--- Problem to work on ---
Produce a copy of every line in the records that holds the string "Family".

--- Data ---
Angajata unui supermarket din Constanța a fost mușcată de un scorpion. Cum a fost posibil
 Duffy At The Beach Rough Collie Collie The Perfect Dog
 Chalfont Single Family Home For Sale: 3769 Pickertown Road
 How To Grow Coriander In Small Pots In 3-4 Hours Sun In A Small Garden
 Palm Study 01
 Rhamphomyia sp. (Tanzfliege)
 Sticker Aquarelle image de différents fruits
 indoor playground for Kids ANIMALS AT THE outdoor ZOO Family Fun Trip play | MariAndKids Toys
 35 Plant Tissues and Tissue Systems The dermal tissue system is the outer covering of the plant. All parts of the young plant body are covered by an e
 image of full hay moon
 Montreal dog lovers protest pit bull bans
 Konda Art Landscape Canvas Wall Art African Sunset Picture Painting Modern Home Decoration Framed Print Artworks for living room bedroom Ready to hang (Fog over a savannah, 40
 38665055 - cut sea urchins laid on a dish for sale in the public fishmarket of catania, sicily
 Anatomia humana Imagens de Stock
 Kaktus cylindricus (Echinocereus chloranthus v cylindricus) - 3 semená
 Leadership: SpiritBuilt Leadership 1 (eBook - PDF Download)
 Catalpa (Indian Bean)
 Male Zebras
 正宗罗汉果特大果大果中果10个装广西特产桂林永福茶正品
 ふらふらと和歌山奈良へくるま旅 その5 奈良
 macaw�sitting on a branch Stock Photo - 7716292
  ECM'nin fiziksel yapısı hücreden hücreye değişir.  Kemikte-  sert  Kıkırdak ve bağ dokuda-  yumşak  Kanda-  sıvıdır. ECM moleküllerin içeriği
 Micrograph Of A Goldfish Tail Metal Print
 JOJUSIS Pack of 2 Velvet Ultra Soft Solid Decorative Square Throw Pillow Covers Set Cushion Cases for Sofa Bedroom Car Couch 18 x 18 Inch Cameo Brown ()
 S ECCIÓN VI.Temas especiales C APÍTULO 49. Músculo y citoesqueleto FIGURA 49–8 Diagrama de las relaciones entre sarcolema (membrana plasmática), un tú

--- Result of this task ---
 Chalfont Single Family Home For Sale: 3769 Pickertown Road
 indoor playground for Kids ANIMALS AT THE outdoor ZOO Family Fun Trip play | MariAndKids Toys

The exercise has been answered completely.